What to do.
According to the passage on soil erosion of loess slopes, what natural slope marks the key point of abrupt change in soil erosion intensity?

++++ Extracted text

Secondly, according to the data of the slope increase, slope length decrease, and soil erosion modulus increase of the loess slope in the different models, the quantitative relationship between the soil erosion modulus increase ($R_{M_2}$) and slope increase ($R_s$) and slope length decrease ($R_l$) under a typical erosion rainfall scale was constructed by using the multiple linear fitting method, as shown in Equation (10).

$$R_{M_1}=1.007R_s-0.279R_l+0.644\hspace{1em}{R}^2=0.9325$$

(10)

In the formula: $R_{M_2}$—The increase in soil erosion modulus under typical field erosion rainfall scale, %; $R_s$—Slope gradient increase, %; $R_l$—Slope length decrease, %.

It can be seen, firstly, that under the typical rainfall scale of erosion, the increment of the soil erosion modulus of the loess subsidence slope with an arbitrary slope shape increases first and then decreases with the increase in the natural slope. Secondly, the natural slope of 25° is the key point of the abrupt change in soil erosion intensity on the loess slope in the coal mining subsidence area of northern Shaanxi under the typical erosion rainfall scale. Thirdly, under the typical rainfall scale of erosion, the increase in slope and the decrease in slope length have a positive effect on the increase in the soil erosion modulus. The contribution of the slope increase is 79.1%, and the contribution of the slope length decrease is 20.9%. Therefore, the increase in the slope is the main factor of the increase in the soil erosion modulus.

++++++++
++++ Records shown

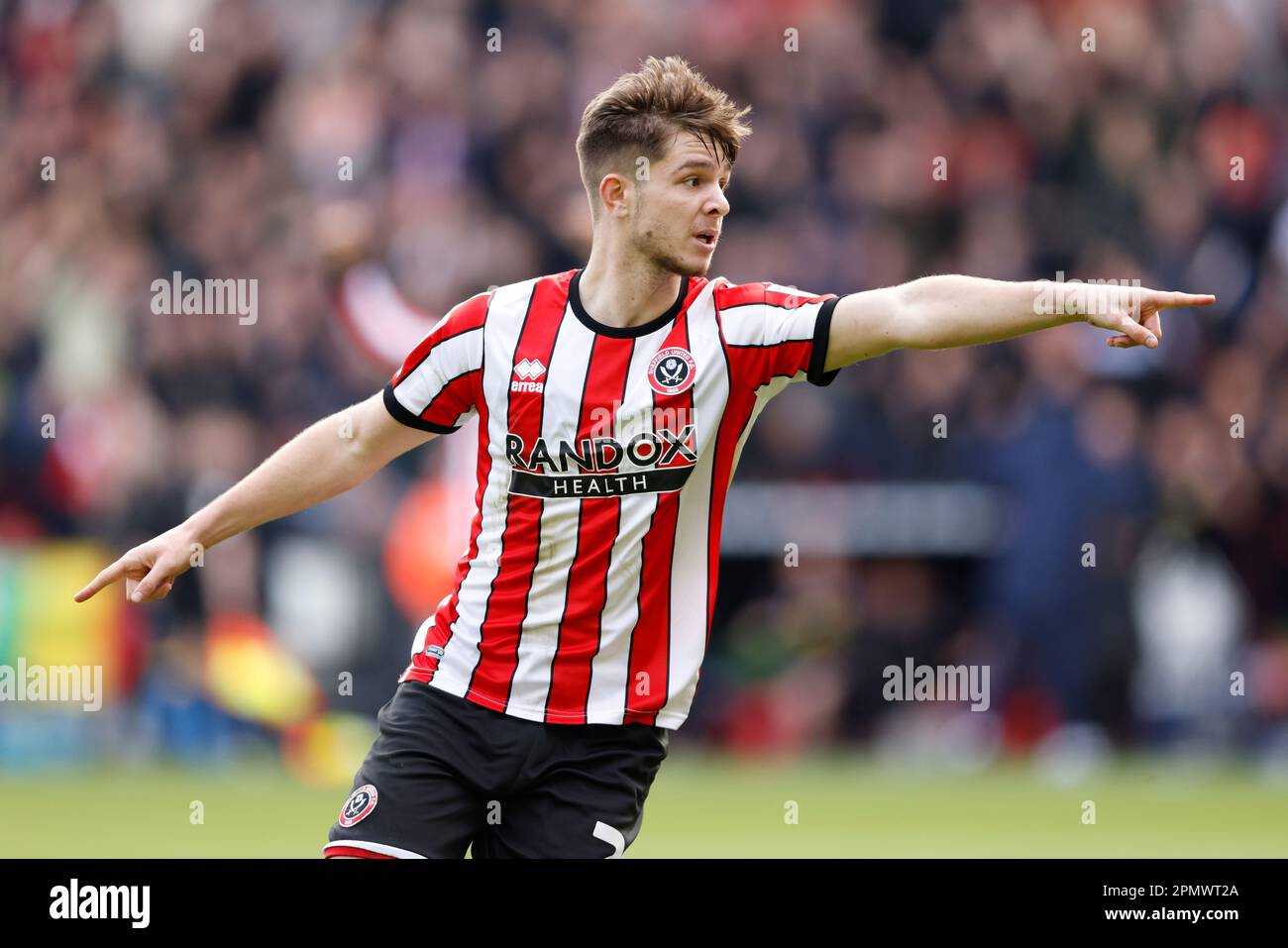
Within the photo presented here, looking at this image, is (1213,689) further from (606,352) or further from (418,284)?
(606,352)

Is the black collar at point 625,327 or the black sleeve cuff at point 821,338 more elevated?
the black collar at point 625,327

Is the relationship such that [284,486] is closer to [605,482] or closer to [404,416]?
[404,416]

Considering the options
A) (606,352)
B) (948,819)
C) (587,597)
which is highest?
(606,352)

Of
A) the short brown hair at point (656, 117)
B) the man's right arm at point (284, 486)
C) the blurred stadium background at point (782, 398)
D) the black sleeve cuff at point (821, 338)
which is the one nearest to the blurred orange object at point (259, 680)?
the blurred stadium background at point (782, 398)

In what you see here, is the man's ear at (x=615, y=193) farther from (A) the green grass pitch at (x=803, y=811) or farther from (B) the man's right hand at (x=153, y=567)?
(A) the green grass pitch at (x=803, y=811)

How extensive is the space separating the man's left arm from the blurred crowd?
6.80 meters

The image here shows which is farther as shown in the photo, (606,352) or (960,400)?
(960,400)

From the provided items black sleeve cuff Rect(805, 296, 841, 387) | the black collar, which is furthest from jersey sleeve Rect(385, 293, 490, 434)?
black sleeve cuff Rect(805, 296, 841, 387)

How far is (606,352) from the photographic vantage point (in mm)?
5418

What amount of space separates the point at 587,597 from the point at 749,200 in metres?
8.85

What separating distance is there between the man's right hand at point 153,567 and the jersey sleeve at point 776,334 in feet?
5.07

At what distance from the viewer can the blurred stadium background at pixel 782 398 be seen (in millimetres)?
12398

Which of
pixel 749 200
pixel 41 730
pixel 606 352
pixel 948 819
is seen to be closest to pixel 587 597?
pixel 606 352

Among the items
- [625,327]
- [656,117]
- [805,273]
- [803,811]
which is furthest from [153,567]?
[805,273]
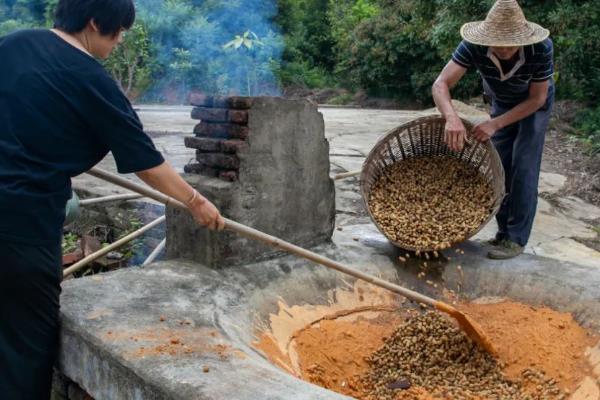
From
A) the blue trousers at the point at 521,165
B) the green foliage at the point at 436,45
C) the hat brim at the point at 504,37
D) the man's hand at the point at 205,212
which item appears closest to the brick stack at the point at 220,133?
the man's hand at the point at 205,212

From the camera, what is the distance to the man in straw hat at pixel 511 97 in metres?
3.51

++++++++

Answer to this task.
A natural slope of 25°.